Situation au Proche-Orient
Posée le 19/06/2025 • Ministère interrogé : Premier ministre
Jérôme Darras SER
Sénateur — Pas-de-Calais
La question
✓ Réponse du gouvernement
Publiée le 19/06/2025
M. Jean-Noël Barrot, ministre de l'Europe et des affaires étrangères. Monsieur le président, mesdames, messieurs les sénateurs, monsieur le sénateur, La France refuse, et ce depuis longtemps, que l'Iran puisse accéder à l'arme nucléaire, car cela induirait des risques insupportables pour Israël, pour la région, pour l'Europe, mais également, et plus largement, pour l'ordre international.
Pour autant, la France considère, et ce depuis longtemps, qu'il n'y a pas de solution militaire au problème nucléaire iranien. C'est la raison pour laquelle nous appelons aujourd'hui à la retenue, à la désescalade, à l'arrêt des frappes.

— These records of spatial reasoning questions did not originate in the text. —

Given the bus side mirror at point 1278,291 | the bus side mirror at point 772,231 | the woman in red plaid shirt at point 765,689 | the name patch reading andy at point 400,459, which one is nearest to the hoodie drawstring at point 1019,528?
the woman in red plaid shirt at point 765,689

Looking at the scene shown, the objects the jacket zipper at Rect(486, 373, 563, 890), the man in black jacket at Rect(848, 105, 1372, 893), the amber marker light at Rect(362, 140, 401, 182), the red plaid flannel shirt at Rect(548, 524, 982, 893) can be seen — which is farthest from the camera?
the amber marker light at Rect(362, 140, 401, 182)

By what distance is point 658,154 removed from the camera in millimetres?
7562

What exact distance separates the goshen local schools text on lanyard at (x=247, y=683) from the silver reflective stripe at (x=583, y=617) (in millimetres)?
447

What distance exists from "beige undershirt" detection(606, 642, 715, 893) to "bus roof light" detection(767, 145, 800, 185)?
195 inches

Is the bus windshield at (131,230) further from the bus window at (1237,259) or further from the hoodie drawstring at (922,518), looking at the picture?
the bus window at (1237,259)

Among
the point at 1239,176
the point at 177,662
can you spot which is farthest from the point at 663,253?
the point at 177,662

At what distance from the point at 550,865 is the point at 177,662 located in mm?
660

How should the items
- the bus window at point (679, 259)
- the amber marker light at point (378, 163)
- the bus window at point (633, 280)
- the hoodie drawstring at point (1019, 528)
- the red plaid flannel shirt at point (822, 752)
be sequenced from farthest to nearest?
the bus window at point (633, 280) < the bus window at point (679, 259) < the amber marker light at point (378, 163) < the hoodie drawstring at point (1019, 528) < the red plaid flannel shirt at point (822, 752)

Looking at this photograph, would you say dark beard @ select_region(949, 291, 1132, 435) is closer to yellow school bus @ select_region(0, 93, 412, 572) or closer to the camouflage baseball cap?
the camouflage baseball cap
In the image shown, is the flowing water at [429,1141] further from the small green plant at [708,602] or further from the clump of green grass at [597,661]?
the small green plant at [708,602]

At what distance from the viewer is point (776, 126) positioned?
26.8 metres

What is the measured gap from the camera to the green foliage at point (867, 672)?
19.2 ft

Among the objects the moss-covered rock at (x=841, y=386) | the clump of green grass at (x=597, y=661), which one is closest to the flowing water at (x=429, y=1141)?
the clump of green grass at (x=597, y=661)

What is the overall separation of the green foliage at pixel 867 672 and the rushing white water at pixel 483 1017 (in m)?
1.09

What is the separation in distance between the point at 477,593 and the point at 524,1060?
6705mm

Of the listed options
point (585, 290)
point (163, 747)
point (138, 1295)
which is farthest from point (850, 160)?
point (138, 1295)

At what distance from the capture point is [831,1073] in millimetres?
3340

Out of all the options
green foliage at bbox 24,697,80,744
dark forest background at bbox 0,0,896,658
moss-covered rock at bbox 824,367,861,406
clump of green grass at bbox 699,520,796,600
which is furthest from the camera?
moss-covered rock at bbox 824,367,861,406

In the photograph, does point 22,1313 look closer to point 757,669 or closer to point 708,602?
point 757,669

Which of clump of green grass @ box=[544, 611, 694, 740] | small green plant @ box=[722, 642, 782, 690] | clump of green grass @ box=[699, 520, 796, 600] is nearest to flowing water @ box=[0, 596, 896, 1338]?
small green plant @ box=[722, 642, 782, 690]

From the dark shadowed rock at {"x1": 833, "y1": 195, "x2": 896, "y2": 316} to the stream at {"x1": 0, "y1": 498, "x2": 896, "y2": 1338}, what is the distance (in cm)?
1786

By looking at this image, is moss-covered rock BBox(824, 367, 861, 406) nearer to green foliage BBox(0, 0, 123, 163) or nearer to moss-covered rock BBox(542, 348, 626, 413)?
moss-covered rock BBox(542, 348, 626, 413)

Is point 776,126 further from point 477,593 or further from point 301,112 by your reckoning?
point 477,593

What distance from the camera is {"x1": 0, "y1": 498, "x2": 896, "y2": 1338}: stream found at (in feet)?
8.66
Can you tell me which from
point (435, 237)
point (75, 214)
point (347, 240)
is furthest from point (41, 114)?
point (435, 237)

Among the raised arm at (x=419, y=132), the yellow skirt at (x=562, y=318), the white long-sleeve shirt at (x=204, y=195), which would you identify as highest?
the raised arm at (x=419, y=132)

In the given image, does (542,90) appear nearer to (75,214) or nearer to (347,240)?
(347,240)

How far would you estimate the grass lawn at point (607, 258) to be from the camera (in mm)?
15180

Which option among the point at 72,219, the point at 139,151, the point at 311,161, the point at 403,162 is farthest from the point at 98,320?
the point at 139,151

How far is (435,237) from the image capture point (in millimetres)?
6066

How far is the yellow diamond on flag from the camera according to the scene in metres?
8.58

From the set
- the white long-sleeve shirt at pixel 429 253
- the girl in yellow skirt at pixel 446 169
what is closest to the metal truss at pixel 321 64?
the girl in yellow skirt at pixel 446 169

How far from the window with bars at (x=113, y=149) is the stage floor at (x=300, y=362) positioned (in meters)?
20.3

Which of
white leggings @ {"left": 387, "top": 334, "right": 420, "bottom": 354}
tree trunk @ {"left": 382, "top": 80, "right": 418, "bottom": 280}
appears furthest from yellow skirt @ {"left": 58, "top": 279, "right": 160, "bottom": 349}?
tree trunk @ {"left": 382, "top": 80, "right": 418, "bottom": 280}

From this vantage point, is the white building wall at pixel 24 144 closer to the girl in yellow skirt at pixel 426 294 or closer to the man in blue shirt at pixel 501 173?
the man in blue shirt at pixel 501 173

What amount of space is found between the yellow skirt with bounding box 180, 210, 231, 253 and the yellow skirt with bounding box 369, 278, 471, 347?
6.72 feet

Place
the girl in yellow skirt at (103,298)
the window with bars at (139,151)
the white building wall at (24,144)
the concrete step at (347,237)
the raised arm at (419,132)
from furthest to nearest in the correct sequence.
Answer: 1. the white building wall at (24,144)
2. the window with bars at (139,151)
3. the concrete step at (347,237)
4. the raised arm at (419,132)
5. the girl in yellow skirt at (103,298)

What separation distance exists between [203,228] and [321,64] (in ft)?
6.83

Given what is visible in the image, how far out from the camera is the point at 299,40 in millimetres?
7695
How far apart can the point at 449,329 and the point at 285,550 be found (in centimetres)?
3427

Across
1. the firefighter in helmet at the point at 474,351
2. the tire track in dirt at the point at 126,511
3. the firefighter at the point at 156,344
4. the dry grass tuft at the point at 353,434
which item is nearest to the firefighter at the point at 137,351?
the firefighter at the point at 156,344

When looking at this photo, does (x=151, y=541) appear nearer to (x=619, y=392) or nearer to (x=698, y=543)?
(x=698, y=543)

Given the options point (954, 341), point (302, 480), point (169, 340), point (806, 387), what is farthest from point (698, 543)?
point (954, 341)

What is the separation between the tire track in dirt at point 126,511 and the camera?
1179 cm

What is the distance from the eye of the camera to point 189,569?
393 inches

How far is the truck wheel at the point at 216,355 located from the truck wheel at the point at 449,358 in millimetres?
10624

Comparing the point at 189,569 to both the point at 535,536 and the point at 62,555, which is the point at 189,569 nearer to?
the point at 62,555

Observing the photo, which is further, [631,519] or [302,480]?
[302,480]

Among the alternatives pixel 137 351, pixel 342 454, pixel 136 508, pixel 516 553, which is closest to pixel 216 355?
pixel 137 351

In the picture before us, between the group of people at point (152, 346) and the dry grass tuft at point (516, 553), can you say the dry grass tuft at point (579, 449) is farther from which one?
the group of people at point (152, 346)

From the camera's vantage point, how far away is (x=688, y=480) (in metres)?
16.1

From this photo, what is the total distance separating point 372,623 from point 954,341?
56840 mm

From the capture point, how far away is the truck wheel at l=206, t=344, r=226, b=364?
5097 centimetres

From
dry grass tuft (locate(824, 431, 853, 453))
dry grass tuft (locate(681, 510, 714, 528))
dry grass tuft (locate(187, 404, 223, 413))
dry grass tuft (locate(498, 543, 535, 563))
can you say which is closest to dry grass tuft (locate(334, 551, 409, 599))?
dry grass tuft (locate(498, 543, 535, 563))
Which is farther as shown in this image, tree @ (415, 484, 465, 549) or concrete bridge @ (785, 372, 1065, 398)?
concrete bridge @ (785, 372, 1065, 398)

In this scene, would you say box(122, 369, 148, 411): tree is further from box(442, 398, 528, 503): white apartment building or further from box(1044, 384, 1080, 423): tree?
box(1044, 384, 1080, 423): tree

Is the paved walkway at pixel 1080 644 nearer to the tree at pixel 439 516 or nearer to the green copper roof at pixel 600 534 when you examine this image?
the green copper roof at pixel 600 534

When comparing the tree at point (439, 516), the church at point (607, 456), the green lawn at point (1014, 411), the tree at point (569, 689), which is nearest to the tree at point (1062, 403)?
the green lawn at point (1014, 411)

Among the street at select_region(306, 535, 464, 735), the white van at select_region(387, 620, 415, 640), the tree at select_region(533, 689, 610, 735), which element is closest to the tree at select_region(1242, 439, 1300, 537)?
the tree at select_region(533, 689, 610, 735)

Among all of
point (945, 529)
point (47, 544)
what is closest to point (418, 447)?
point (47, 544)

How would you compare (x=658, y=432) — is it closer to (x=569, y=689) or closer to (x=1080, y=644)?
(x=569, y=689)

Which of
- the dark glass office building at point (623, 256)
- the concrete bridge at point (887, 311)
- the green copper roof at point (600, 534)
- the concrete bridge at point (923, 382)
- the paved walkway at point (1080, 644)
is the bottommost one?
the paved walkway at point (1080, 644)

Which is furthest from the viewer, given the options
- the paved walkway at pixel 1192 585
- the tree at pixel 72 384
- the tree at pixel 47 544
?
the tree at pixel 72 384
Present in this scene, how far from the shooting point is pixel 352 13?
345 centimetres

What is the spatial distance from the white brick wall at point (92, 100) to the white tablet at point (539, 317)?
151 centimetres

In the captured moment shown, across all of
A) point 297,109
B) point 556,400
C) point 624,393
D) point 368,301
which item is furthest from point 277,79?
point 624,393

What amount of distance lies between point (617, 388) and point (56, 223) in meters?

Et nous disons d'ailleurs que toute nouvelle frappe entraînerait des risques substantiels sans permettre pour autant d'éliminer définitivement le programme nucléaire iranien.
Aussi, nous appelons l'Iran à se rendre disponible immédiatement pour la poursuite de négociations. Négociations auxquelles nous nous tenons prêts à participer, puisque nous en avions déjà conduit voilà dix ans, et que cela fait des mois que nous avons, avec les Britanniques et les Allemands, réamorcé ce travail à l'approche de l'expiration de l'accord sur le nucléaire iranien. Nous avons ainsi les idées très claires sur la manière d'obtenir des engagements de la part de l'Iran à cet égard.
Ensuite, la France dénonce l'attitude du régime iranien vis-à-vis tant de son propre peuple que de la région ou de la France et de ses intérêts. Je rappelle tous les griefs que nous pouvons lui adresser : programme nucléaire et balistique ; livraison à la Russie de centaines de missiles et de milliers de drones dans sa guerre d'agression contre l'Ukraine ; répression du mouvement « Femmes, vie, liberté » ; détention arbitraire de Jacques Paris et Cécile Kohler, otages d'État depuis trois ans, comme vous l'avez rappelé.
Pour autant, la France défend et promeut le droit des peuples à disposer d'eux-mêmes. Elle considère ainsi que l'on ne peut pas provoquer de changement de régime par la force et qu'il appartient aux peuples de décider de leur propre destin. Aussi, nous faisons confiance au peuple iranien pour décider du moment et des circonstances pour se libérer de ce régime, contre lequel il a héroïquement résisté. C'est dans cet esprit-là que nous appelons les parties à la désescalade et au dialogue.